Para recordar tales hecho, en uno de las posiciones más emblemáticas para ambos bandos, sobre el Mamáyev Kurgán o “túmulo de Mamái”, conocido por los alemanes como Cota 102.0, escenario de encarnizados combates durante la batalla de Stalingrado, tomado y retomado en varias ocasiones. Tras el fin de los combates se aró el terreno y se cree que había entre 500 y 1.250 piezas de metralla por metro cuadrado y el suelo permaneció ennegrecido durante varias primaveras y la hierba tardó en crecer en sus laderas machacadas por la artillería.
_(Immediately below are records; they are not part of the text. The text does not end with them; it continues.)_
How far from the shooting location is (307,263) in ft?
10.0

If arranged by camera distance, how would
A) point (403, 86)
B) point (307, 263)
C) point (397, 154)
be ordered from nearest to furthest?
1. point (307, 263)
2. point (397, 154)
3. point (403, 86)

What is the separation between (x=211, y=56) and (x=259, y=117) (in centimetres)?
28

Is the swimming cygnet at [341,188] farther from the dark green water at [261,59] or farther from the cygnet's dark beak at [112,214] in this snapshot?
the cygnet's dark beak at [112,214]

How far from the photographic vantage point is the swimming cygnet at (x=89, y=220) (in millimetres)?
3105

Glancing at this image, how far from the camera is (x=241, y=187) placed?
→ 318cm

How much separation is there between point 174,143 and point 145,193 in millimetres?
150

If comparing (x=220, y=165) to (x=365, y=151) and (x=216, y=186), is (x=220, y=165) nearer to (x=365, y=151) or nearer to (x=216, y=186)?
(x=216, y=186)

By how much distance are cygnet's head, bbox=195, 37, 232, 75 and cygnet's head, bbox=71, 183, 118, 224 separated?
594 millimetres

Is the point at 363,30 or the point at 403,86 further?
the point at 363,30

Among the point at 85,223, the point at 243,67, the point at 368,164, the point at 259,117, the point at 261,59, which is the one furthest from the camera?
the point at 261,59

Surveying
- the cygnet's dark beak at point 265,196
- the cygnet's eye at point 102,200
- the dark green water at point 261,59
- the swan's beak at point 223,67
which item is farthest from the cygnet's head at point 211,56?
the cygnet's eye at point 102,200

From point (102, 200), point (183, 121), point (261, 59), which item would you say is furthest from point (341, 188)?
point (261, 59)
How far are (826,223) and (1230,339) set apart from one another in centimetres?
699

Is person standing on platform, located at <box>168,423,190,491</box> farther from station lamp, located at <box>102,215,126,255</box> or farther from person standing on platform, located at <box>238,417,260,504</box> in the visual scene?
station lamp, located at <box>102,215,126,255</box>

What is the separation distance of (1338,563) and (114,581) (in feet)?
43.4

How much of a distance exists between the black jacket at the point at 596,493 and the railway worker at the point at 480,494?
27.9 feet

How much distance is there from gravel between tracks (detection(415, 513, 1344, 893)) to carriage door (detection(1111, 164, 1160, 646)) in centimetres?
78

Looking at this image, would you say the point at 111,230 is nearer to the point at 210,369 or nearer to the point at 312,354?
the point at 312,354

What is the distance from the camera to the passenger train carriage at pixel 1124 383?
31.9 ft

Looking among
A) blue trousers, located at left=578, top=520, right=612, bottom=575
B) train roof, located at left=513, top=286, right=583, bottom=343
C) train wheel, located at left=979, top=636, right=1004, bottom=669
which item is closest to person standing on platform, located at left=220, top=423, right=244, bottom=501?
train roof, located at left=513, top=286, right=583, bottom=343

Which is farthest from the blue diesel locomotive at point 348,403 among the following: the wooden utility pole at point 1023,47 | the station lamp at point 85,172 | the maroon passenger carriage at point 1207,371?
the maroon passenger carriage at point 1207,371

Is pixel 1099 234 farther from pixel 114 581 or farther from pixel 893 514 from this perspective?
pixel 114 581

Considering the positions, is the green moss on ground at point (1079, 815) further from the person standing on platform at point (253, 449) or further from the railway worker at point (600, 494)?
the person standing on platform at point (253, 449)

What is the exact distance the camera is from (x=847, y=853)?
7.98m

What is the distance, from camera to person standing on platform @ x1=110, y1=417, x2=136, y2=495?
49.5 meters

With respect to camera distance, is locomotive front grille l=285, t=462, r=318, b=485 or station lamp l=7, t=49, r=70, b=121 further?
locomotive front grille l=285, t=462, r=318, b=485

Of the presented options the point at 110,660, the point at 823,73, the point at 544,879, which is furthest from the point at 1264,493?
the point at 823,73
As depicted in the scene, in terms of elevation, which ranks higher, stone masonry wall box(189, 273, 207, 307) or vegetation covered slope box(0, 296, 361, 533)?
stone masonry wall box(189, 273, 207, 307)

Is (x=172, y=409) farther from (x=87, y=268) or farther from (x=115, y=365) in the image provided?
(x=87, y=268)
Allí se erigió sobre ella la Estatua de la Madre Patria o “¡La Madre Patria Llama!”. Un gigantesco monumento que empezó a construirse en 1959 y fue inaugurada el 15 de octubre de 1967. Su altura es de 85 metros, está compuesta por 5.500 toneladas de hormigón y 2.400 de metal, mientras que la espada, de acero inoxidable, mide 33 metros y pesa 14 toneladas. En el complejo hay una cápsula del tiempo con mensajes de soldados y civiles que lucharon en la batalla y que se abrirá en el 2045, cien años después de la derrota del nazismo. También se encuentran los nombres de 7.200 defensores tallados en baldosas de basalto rojo. Y al final de todo, en la plaza del Dolor está el mausoleo del mariscal Vasily Chuikov, comandante del 62º ejército que defendió la ciudad.

LL.C.H.

El fragmento del artículo de Vasili Grossman están extraído de ‘Un escritor en guerra’, editado por Memoria Crítica, 2006, de Antony Beevor y Luba Vinogradova.

Los datos han sido extraídos de la Wikipedia, así como del Libro ‘El sitio de Stalingrado 1942’ de Peter Antill, de Osprey Publishing & RBA 2009.